+++ Supplied passage +++
London, UK April 6, 2022
(Note that on December 17, 2021, Rezolve Limited (“Rezolve” or the “Company”) announced that it had entered into a definitive business combination agreement with Armada Acquisition Corp. I (NASDAQ: AACI), a publicly traded special purpose acquisition company. Upon closing of the transaction, the combined company’s shares are expected to trade on the NASDAQ under the ticker symbol “ZONE”.)
London, UK April 6, 2022 – Rezolve, a leader in mobile commerce and engagement, today announced an update to its 2022 outlook, with a substantial improvement in Adjusted EBITDA expected. Please note that this press release should be read in conjunction with a shareholder video available at www.rezolve.com/investors.
“We continue to believe mobile commerce is the future and our proprietary technology enables physical merchants to tap into this potentially massive opportunity”, said Rezolve CEO Dan Wagner. “We are encouraged by the extremely capital efficient way in which we have been able to add merchants to our platform, and are pleased to announce that we now expect to achieve our 2022 revenue target with a greatly reduced EBITDA loss. It is also important to highlight that we believe we can achieve these 2022 targets with the PIPE and convertible funding already announced as part of our merger announcement with Armada. We expect that additional funding from the SPAC trust would allow us to drive incremental merchant adoption and revenue growth.”
Based on the growth in new merchants thus far in 2022 and continued merchant retention, the Company continues to target total revenue of $219 million in 2022, which represents growth of over 190% y/y. The plan assumes over 300,000 merchants are on the Rezolve platform by year end, an increase of over 78% y/y. This plan also assumes that only the $40 million in additional investment proceeds announced at the time of the SPAC merger are received. Any additional funds from Armada’s $150 million trust account would be incremental and could be used to drive additional growth.
+++ Data entries +++
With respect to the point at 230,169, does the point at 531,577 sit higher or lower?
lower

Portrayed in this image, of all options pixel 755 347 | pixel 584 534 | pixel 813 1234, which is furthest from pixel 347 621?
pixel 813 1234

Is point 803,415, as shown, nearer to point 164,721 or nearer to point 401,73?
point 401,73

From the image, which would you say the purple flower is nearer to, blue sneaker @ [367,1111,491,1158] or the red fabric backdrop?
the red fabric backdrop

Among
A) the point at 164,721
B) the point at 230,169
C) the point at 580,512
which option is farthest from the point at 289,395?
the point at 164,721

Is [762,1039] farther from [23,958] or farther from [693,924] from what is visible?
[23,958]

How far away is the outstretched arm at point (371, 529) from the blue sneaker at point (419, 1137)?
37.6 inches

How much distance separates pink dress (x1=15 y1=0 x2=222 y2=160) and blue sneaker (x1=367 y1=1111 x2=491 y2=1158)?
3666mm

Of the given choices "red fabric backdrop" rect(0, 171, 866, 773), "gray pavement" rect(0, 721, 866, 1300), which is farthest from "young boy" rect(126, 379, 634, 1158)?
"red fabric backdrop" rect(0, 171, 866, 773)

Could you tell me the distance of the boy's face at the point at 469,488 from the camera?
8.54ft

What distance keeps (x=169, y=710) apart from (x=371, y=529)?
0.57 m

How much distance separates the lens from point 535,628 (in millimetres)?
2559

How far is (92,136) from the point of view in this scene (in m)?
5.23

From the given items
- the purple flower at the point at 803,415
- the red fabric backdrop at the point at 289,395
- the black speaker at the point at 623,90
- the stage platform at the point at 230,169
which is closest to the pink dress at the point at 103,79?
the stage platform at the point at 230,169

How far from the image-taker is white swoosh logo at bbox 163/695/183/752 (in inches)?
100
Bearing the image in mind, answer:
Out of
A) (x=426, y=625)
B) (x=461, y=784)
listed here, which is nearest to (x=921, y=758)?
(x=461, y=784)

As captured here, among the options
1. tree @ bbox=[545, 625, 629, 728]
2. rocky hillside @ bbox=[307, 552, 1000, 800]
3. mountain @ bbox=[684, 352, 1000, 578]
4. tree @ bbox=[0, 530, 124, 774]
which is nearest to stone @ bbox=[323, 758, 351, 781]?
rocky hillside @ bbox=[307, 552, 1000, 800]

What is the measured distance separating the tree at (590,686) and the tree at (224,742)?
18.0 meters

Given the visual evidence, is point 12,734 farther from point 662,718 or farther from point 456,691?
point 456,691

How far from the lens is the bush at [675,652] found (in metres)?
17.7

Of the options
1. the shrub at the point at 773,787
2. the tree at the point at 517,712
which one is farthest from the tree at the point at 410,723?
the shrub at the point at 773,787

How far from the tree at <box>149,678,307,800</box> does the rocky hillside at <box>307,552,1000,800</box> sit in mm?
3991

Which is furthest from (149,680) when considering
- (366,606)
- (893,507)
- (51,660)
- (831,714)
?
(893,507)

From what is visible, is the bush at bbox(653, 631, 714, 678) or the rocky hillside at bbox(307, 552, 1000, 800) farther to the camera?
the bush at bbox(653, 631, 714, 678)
+++
### Exercise brief
Copy out the Rezolve 2022 outlook announcement above word for word, from start to finish.

### Solution to this exercise
London, UK April 6, 2022
(Note that on December 17, 2021, Rezolve Limited (“Rezolve” or the “Company”) announced that it had entered into a definitive business combination agreement with Armada Acquisition Corp. I (NASDAQ: AACI), a publicly traded special purpose acquisition company. Upon closing of the transaction, the combined company’s shares are expected to trade on the NASDAQ under the ticker symbol “ZONE”.)
London, UK April 6, 2022 – Rezolve, a leader in mobile commerce and engagement, today announced an update to its 2022 outlook, with a substantial improvement in Adjusted EBITDA expected. Please note that this press release should be read in conjunction with a shareholder video available at www.rezolve.com/investors.
“We continue to believe mobile commerce is the future and our proprietary technology enables physical merchants to tap into this potentially massive opportunity”, said Rezolve CEO Dan Wagner. “We are encouraged by the extremely capital efficient way in which we have been able to add merchants to our platform, and are pleased to announce that we now expect to achieve our 2022 revenue target with a greatly reduced EBITDA loss. It is also important to highlight that we believe we can achieve these 2022 targets with the PIPE and convertible funding already announced as part of our merger announcement with Armada. We expect that additional funding from the SPAC trust would allow us to drive incremental merchant adoption and revenue growth.”
Based on the growth in new merchants thus far in 2022 and continued merchant retention, the Company continues to target total revenue of $219 million in 2022, which represents growth of over 190% y/y. The plan assumes over 300,000 merchants are on the Rezolve platform by year end, an increase of over 78% y/y. This plan also assumes that only the $40 million in additional investment proceeds announced at the time of the SPAC merger are received. Any additional funds from Armada’s $150 million trust account would be incremental and could be used to drive additional growth.